AÇÃO

Defensoria realiza ação voltada para o enfrentamento da violência contra mulher

Atividade foi realizada na Praça Rio Branco e reuniu representantes de várias instituições e órgãos.


Equipe procurou a sensibilização dos homens que passaram pela praça

Equipe procurou a sensibilização dos homens que passaram pela praça Foto: Lázaro Lemos

A defensora pública geral em exercício, Carla Yáscar Bento Feitosa Belchior, e a coordenadora do Núcleo da Mulher em Situação de Violência Doméstica e Familiar da Defensoria, Lia Medeiros do Carmo Ivo, participaram, nessa sexta-feira (23), na Praça Rio Branco, em Teresina, de ação promovida pela Coordenadoria da Mulher do Tribunal de Justiça do Estado do Piauí, visando a conscientização do público masculino sobre o enfrentamento à violência contra a mulher.

A ação, que contou com a distribuição de material informativo e prestação de esclarecimentos, integrou a programação da Semana da Justiça pela Paz em Casa, que encerrou nessa sexta-feira sua segunda edição em 2019, com a realização de 546 audiências de processos relacionados à violência doméstica e familiar contra a mulher, em Teresina, e mais 19 comarcas do interior do estado.

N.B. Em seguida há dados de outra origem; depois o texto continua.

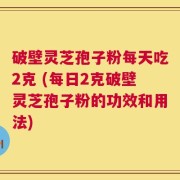 破壁灵芝孢子粉每天吃2克 (每日2克破壁灵芝孢子粉的功效和用法)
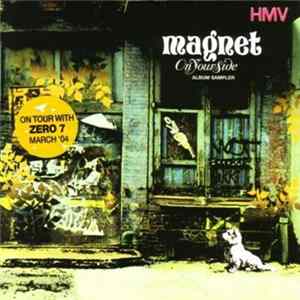 Magnet - On Your Side Album Sampler FLAC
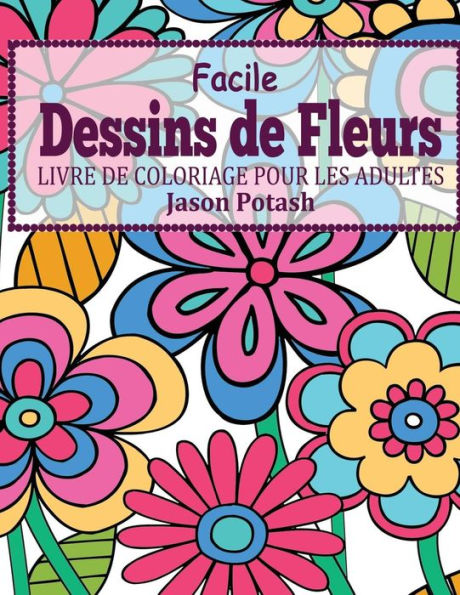 Facile Dessins De Fleurs En Gros Caracteres: Livre De Coloriage Pour Les Adulte (Le Stress Soulager Adulte Coloriage) (French Edition)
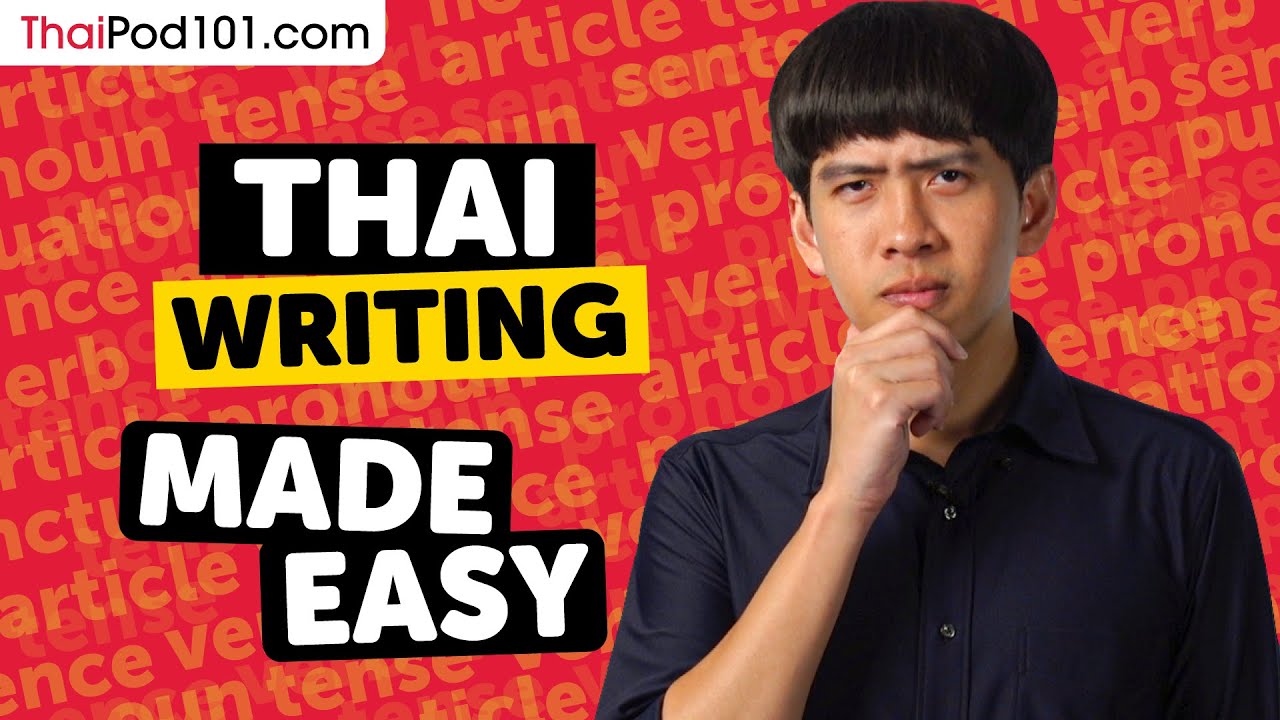 The Ultimate Thai Writing System Guide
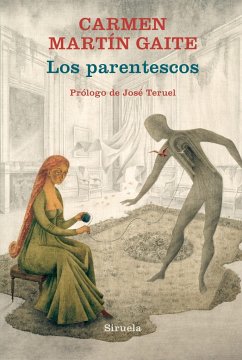 Los parentescos - Martín Gaite, Carmen; Teruel, Jose (Ed.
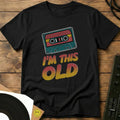 I'm This Old T-Shirt Black / S I'm This Old T-Shirt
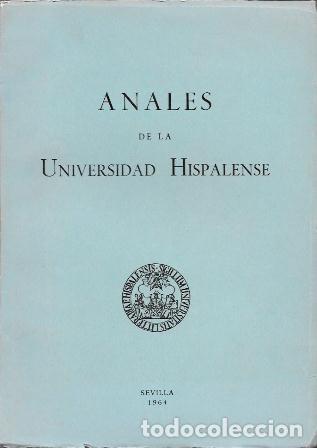 Libros de segunda mano: ANALES DE LA UNIVERSIDAD HISPALENSE A&Ntilde;O XXV 1964 N&ordm; 1 - A-LSEV-4026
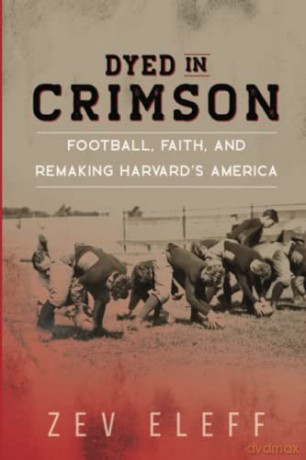 Dyed in Crimson: Football, Faith, and Remaking Harvard's America - Zev Eleff [KSIĄŻKA]
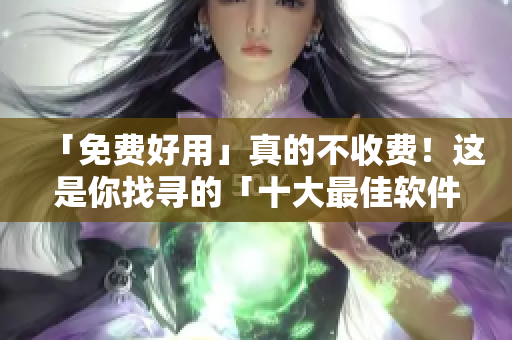 「免費(fèi)好用」真的不收費(fèi)！這是你找尋的「十大最佳軟件」！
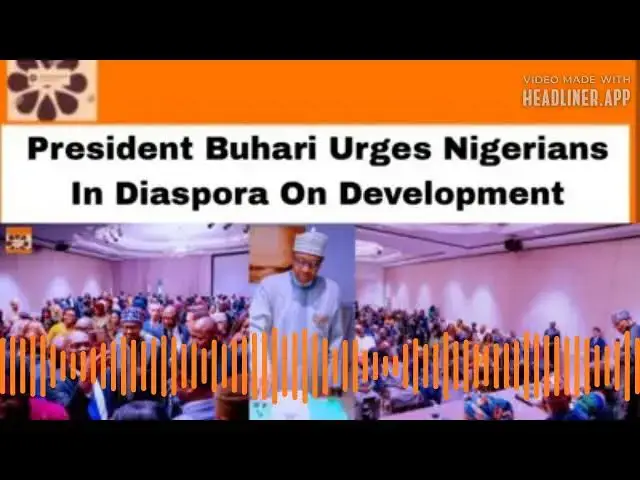 Video thumbnail for President Buhari Urges Nigerians In Diaspora On Development ~ OsazuwaAkonedo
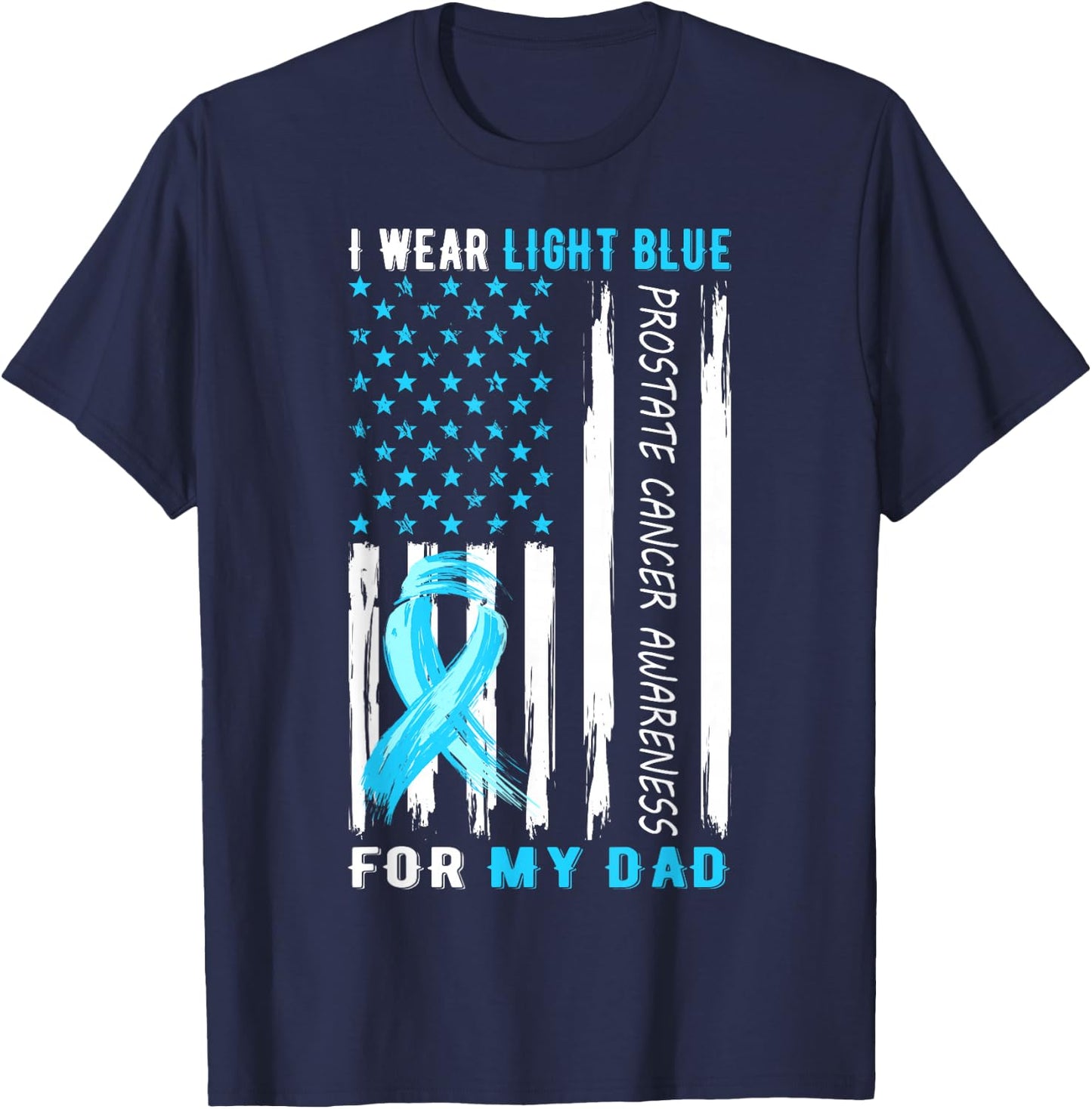 I Wear Light Blue For My Dad Prostate Cancer Awareness T-Shirt - T-Shirt | Navy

A primeira edição da semana foi em março e a terceira será realizada em novembro.

Na Praça Rio Branco, além da Defensoria,  estiveram presentes representantes dos demais parceiros da rede de enfrentamento. A coordenadora do Núcleo de Defesa da Mulher explicou que a ação fez parte da agenda extrajudicial da Semana da Justiça Pela Paz em Casa, cujas audiências iniciaram no dia 19. “Aqui é um momento em que se desempenha a atividade mais importante desta semana, que é exatamente a prevenção, porque quando a gente está na audiência buscando a punição de um agressor é porque a violência já ocorreu e já falhamos. Então, esse momento de prevenção é extremamente importante e essa ação planejada pela Coordenadoria da Mulher do Tribunal de Justiça, em parceria com as demais instituições, visa exatamente trazer uma sensibilização aos homens, porque essa luta não é só das mulheres, aqui será feita panfletagem, entrega de folders com informações sobre os tipos de violência e sobre como o comportamento dos homens pode ajudar na mudança dessa realidade de violência contra a mulher”, ressaltou Lia Medeiros.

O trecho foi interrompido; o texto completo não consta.